After a brief discussion, we decided that Do or Die was too important to fade into obscurity. We began tracking down each issue, and decided that while we were at it we ought to archive some other publications as well. That effort is how this web site began, and now, thanks to 56a infoshop of South London and Tim @ NEDS Northampton, we can finally share the very rare issue #2. This completes our collection, and our original mission as well.
When read as a set, Do or Die is a chronicle of people from across the globe counter-striking capitalism, ecocide, and the state. Each issue is better than the last, but more importantly, each page is a spark licking at the fuse of the bomb that is your heart. Once lit, you’ll know that these pages are not mere history, but a reminder that we can explode onto the world stage like the fighters before us have. Do or die, now is the time to rise.
Do or Die #8 (1999, Brighton, England.)
There is nothing to say about Do or Die that has not already been said on this website- it was the best environmental journal in history and this issue is full of the same critical theory, inspiring coverage, and beautiful graphics as every other issue. What makes this volume unique though is the in depth coverage of J18, the so-called “Carnival Against Capital” that rocked the world in 1999 before being quickly forgotten. Also of interest is the recurring “Animal Antics” feature, and hundreds of pages of indigenous resistance, radical history, eco-feminism, and direct action coverage. As we have said before, Do or Die is a must read, and this issue is no exception.

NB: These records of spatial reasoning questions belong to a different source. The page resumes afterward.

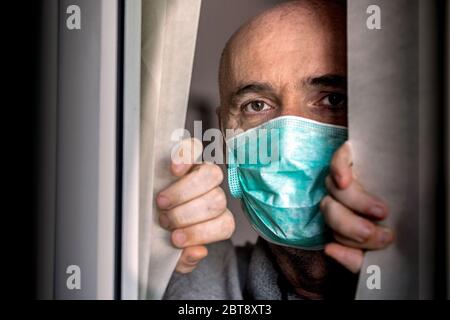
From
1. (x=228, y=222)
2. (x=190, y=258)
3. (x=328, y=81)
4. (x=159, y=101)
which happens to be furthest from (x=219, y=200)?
(x=328, y=81)

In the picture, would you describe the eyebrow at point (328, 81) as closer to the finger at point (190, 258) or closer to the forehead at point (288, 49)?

No Compromise #12-14 (1999, Old Bridge, NJ and Santa Cruz, CA)
If I had to create a list of my favorite years in animal and earth liberation history, 1999 would be in the top 5. As the movement looked towards the new millennium there seemed to be an intense urgency in the air, perhaps people felt the need to close the 20th century with a bang or leave their mark before the world ended in a technological melt down on Y2K! Whatever the reasons, direct action reached a fever pitch. Lab raids returned to the United States, the Earth Liberation Front continued it’s ascendancy, Hillgrove farm was shut forever, and everyone seemed to be preparing for the World Trade Organization ministerial in Seattle. Across the globe there was a sense that people were not going to take it anymore, and whether you were struggling against bio-technology or prisons or speciesism, chances are good that you were employing some form of illegal tactic.

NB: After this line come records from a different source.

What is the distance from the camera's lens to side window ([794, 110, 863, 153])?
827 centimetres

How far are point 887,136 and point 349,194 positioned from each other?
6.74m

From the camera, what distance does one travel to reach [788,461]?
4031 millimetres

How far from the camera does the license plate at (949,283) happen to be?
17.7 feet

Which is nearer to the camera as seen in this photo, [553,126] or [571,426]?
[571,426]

No Compromise may not have covered everything going on in the global struggle, but if it was animal lib related then chances are it was covered in these three issues. From the death of Alex Slack to end of the annual Hegins pigeon massacre, you’d be hard pressed to find a more complete overview of these twelve action packed months.
No Compromise #9, 10, 11 (1998, Caldwell, NJ.)

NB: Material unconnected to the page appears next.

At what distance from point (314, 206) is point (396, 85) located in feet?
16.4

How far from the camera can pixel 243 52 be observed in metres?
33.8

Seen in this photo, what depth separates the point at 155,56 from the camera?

After the shakeup caused by Freeman Wicklund’s departure, one might have expected No Compromise to slow it’s publishing schedule while it re-grouped. Instead, they had one of their most productive years, reporting on everything from the first daylight raid in the US, to the murder of Earth First! activist David “Gypsy” Chain. The volume of important articles in these issues is too great to summarize in a tiny blog post, so instead we would just like to encourage you to read each edition thoroughly. Truly, this is one of our favorite posts on Conflict Gypsy so far as it highlights so many significant events in the movement at the end of the 1990s.